Deux méthodes non invasives ont été principalement utilisées pour évaluer l’OKR dans des études antérieures : (1) vidéo-oculographie combinée à un tambour physique 7,10,11,12,13 ou (2) détermination arbitraire des tours de tête combinée à un tambour virtuel6,14,15,16. Bien que leurs applications aient permis de faire des découvertes fructueuses dans la compréhension des mécanismes moléculaires et des circuits de la plasticité oculomotrice, ces deux méthodes présentent chacune des inconvénients qui limitent leurs pouvoirs dans l’examen quantitatif des propriétés de l’OKR. Tout d’abord, les tambours physiques, avec des motifs imprimés de rayures ou de points noirs et blancs, ne permettent pas de changer facilement et rapidement les motifs visuels, ce qui limite considérablement la mesure de la dépendance de l’OKR à certaines caractéristiques visuelles, telles que la fréquence spatiale, la direction et le contraste des réseaux mobiles 8,17. Au lieu de cela, les tests de sélectivité de l’OKR à ces caractéristiques visuelles peuvent bénéficier d’une stimulation visuelle informatisée, dans laquelle les caractéristiques visuelles peuvent être facilement modifiées d’un essai à l’autre.

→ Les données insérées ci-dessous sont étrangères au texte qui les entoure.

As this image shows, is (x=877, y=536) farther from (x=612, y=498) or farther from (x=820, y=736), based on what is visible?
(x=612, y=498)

De cette façon, les chercheurs peuvent examiner systématiquement le comportement des OKR dans l’espace des paramètres visuels multidimensionnels. De plus, la deuxième méthode du test OKR ne rapporte que les seuils des paramètres visuels qui déclenchent des OKR discernables, mais pas les amplitudes des mouvements des yeux ou de la tête 6,14,15,16. Le manque de puissance quantitative empêche donc d’analyser la forme des courbes d’accord et les caractéristiques visuelles préférées, ou de détecter des différences subtiles entre les souris individuelles dans des conditions normales et pathologiques. Pour surmonter les limitations ci-dessus, la vidéo-oculographie et la stimulation visuelle virtuelle informatisée ont été combinées pour tester le comportement OKR dans des études récentes 5,17,18,19,20. Cependant, ces études publiées précédemment n’ont pas fourni suffisamment de détails techniques ou d’instructions étape par étape, et par conséquent, il est toujours difficile pour les chercheurs d’établir un tel test OKR pour leurs propres recherches.

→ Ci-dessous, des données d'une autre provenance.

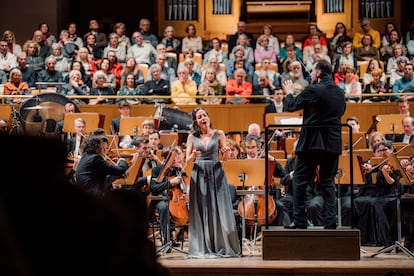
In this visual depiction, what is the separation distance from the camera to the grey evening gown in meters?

Nous présentons ici un protocole permettant de quantifier précisément la sélectivité des caractéristiques visuelles du comportement OKR dans des conditions photopiques ou scotopiques avec la combinaison de la vidéo-oculographie et de la stimulation visuelle virtuelle informatisée. Les souris ont la tête fixe pour éviter les mouvements oculaires provoqués par la stimulation vestibulaire. Une caméra à haute vitesse est utilisée pour enregistrer les mouvements oculaires des souris qui observent des réseaux mobiles avec des paramètres visuels changeants. La taille physique des globes oculaires de chaque souris est calibrée pour assurer la précision de la dérivation de l’angle des mouvements oculaires21. Cette méthode quantitative permet de comparer le comportement des OKR entre des animaux d’âges ou de génétiques différents, ou de suivre son évolution causée par des traitements pharmacologiques ou l’apprentissage visuo-moteur.